Her daughter is a rock-solid Nittany Lions football fan, as we learned while standing at a tailgate in the rain for her last fall. Her son, who always showed a knack for describing the sports but never was quite so good at playing them, ended up in a profession not unlike his father.

And I'm not sure she's ever been to a football game or a wrestling match, much less any other sport.

So if you said to me a year ago that my mother would spend this spring following the day-to-day playoff activities of the American Hockey League, that she would know players by name and actually care what they were doing, I'd have said you were crazy.

Straight-jacket crazy.

But it seems I'm the one who needs measured for the long sleeves now.

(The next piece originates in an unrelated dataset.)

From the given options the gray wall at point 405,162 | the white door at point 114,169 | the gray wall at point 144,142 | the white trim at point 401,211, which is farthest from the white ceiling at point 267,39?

I blame it on a 4-year-old boy.

My son kept asking his Nana why she didn't come with us to hockey games. The kid just couldn't grasp it in his little mind when she said she didn't like hockey, and didn't want to come. Eventually, she told him she couldn't see the game because of cataracts - which was true.

But then she scheduled the surgery - or as he put it, "My Nana's going to the hobbital to get her eyes fixed so she can see hockey" - and she played along and went to a game once the work was done. She was a good sport, and went to a few more, mostly when it was convenient in conjunction with another family activity.

During our last vacation, Mom and I spent a day spotting lighthouses on the Maine coast, enjoyed a seafood dinner and then a hockey game in Portland. She also saw one in Manchester, N.H., on that trip, and another with a boatload of family in Norfolk, Va., in January.

It was at a game in Hershey this spring that our friend Carol - a good hockey mom herself, who sits behind us at home games - noticed that my mom was really getting into it.

How into it? Well, let's just say that, a couple weeks ago, I spent a bit of time diagramming out the rink and explaining the blue line rules, so she would better understand what constitutes icing, and when a player is offside.

Through the course of this season, she got her own jersey - autographed by her favorite player - and expressed an interest in coming more often. I was negotiating with a friend who sits beside us, trying to make a deal for a number of games on the seat adjacent to ours. She heard about it, but imagine my surprise when she asked me one morning the difference between a partial- and full-season plan.

Guess what Mom? You don't need to worry. Happy Mother's Day - you're a Hershey Bears season ticket holder. We'll see you for the full 40 next year.